Wednesday, January 26, 2011

Association & Noise

the temptation is to start with the four letter word I’ve talked about once with students
after finding the sounds repeated in a particular poem brought violence at the tooth & lip.

sometimes I stutter, not only speaking or typing but thinking, say the same same-thing over
not knowing if either utterance was what I meant, finding that it wasn’t what I meant at all.

the danger of such talk is that its cheapness has a cost over time, if it wasn’t that the askers changed
so often, they might see that what they mistake for knowledge might just be fear or worse, futility.

the stand up knows how a nearly empty room might either be a place to try the bit for diagnostics or,
more certain that it kills, might save it for the packed house lined with listeners thirsty for the kick.

more often, lately, I’m dying up here & audiences dwindle down to something too precious for dregs,
I can’t believe in superaddressees when even the close know the lines, long & short, at best are foppery.

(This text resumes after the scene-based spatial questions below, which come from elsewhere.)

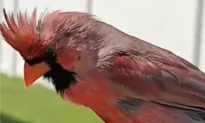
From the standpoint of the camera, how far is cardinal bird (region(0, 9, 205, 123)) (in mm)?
1707

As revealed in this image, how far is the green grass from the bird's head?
4.01 ft

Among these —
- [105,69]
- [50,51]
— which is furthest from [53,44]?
[105,69]

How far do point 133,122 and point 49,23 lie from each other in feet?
1.04

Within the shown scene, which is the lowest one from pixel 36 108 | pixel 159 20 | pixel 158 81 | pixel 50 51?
pixel 36 108

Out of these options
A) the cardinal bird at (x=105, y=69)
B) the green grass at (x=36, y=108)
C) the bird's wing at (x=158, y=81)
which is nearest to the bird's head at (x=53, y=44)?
the cardinal bird at (x=105, y=69)

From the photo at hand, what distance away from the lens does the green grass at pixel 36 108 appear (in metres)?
3.13

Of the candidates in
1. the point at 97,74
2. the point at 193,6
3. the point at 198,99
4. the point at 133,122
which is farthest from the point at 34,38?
the point at 193,6

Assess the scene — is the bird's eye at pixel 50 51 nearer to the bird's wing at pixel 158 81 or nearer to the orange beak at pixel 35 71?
the orange beak at pixel 35 71

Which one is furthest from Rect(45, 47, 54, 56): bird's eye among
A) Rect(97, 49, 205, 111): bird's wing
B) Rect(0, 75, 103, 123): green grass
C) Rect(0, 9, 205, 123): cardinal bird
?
Rect(0, 75, 103, 123): green grass

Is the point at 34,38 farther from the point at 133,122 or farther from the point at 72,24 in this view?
the point at 133,122

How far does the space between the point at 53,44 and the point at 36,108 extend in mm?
1622

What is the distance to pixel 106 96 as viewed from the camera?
5.78 feet

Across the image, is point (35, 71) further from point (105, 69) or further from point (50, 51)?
point (105, 69)

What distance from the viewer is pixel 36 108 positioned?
3281mm
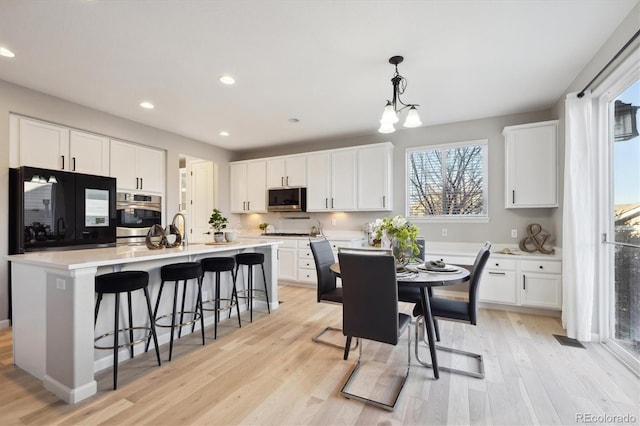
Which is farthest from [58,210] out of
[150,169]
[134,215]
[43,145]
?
[150,169]

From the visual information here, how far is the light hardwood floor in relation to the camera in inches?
69.5

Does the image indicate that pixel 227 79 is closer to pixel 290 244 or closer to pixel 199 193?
pixel 290 244

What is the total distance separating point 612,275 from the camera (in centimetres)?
267

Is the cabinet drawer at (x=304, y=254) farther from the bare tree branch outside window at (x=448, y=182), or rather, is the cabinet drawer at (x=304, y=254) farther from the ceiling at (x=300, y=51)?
the ceiling at (x=300, y=51)

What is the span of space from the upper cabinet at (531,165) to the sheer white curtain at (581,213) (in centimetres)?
84

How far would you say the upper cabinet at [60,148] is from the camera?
3.32m

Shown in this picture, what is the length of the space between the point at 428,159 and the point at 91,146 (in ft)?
16.4

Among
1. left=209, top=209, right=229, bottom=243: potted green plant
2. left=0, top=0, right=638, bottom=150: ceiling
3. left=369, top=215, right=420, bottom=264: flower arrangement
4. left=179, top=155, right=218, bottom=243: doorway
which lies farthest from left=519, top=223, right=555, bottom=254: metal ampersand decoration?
left=179, top=155, right=218, bottom=243: doorway

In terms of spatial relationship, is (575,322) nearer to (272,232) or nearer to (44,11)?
(272,232)

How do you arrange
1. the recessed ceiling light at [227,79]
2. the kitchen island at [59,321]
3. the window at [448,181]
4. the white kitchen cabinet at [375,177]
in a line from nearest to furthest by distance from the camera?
the kitchen island at [59,321]
the recessed ceiling light at [227,79]
the window at [448,181]
the white kitchen cabinet at [375,177]

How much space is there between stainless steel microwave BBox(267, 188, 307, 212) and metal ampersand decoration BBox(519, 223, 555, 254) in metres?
3.48

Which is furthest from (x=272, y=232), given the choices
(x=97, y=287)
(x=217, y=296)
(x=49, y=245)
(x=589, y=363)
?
(x=589, y=363)

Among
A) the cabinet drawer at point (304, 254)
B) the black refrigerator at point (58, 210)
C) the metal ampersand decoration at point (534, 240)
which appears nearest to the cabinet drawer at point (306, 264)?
the cabinet drawer at point (304, 254)

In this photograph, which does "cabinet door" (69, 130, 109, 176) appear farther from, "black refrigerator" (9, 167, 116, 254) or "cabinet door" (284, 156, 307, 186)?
"cabinet door" (284, 156, 307, 186)
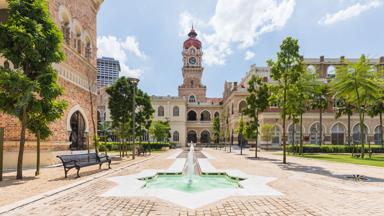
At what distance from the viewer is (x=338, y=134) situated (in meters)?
47.5

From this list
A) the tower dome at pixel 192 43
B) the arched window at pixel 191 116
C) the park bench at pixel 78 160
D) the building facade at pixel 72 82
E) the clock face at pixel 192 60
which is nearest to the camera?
the park bench at pixel 78 160

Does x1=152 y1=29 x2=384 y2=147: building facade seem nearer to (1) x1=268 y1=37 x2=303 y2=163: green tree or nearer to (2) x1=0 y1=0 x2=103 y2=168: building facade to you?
(1) x1=268 y1=37 x2=303 y2=163: green tree

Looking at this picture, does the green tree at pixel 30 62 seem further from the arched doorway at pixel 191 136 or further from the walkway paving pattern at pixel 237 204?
the arched doorway at pixel 191 136

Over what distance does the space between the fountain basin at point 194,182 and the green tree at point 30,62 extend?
5818mm

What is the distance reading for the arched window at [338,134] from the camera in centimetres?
4741

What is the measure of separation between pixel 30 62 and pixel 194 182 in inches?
365

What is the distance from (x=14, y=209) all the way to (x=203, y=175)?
25.9 ft

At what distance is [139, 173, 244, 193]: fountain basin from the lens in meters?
9.26

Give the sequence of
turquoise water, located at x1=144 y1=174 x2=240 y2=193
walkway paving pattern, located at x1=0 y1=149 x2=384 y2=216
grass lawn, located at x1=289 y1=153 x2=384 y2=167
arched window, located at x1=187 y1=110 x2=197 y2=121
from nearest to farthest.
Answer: walkway paving pattern, located at x1=0 y1=149 x2=384 y2=216, turquoise water, located at x1=144 y1=174 x2=240 y2=193, grass lawn, located at x1=289 y1=153 x2=384 y2=167, arched window, located at x1=187 y1=110 x2=197 y2=121

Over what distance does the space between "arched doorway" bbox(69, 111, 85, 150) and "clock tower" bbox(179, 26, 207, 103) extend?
2001 inches

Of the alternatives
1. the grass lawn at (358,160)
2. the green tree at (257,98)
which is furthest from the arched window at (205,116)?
the grass lawn at (358,160)

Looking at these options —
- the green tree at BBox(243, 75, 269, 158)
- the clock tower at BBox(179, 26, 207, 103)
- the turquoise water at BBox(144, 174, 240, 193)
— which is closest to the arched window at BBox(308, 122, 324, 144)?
the green tree at BBox(243, 75, 269, 158)

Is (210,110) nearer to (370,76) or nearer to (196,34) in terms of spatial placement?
(196,34)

then, for that small cohort that care, let some last lines dangle in case they stay away a while:
when I say bird, by now, you know what lost soul I seek that never read a word of any of this.

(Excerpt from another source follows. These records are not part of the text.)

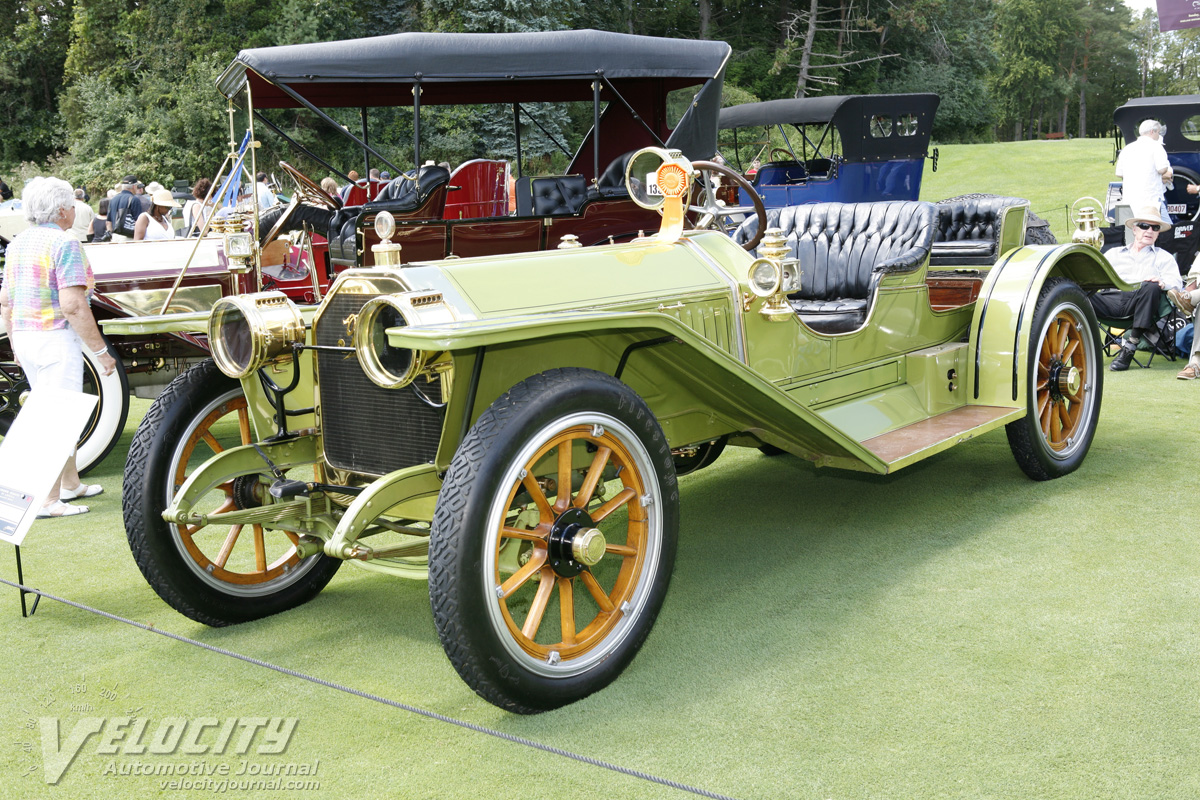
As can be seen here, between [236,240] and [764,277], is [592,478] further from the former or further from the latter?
[236,240]

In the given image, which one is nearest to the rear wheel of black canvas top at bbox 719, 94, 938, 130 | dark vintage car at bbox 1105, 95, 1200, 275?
dark vintage car at bbox 1105, 95, 1200, 275

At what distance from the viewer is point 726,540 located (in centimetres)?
395

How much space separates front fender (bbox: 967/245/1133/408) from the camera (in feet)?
14.0

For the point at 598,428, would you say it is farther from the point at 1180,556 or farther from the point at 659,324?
the point at 1180,556

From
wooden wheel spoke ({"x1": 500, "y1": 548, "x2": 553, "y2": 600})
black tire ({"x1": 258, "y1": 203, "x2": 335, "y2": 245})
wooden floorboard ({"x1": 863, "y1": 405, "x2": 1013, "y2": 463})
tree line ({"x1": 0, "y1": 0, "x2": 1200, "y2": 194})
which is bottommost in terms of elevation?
wooden wheel spoke ({"x1": 500, "y1": 548, "x2": 553, "y2": 600})

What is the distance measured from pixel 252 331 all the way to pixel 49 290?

when syllables slide along a line & count to three or four or five you know that it’s the same as breathing, & when the long vowel  hides between the short it’s just the need for singing.

I’m through with making noises now & all associations fail to conjure more than ordinary doodlings.
let this be a lesson for the lazy lovers of the word: there’s more to making art than simply wanting.

___________

[Note: "— but poetry is talk altered into art, speech slowed down and attended to, words arranged for the reader who contracts to read them for their whole heft of association and noise. Donald Hall, "The Unsayable Said"]

1 comment:

  1. While I love the intention and intensity here, it's the last four lines that put me over. Stunning. "...just the need for singing," and "...more...than simply wanting." Breathtaking.

    I rarely wish I'd written things other people have written, but I think I'd give my big toe to claim those four as my own. Amazing.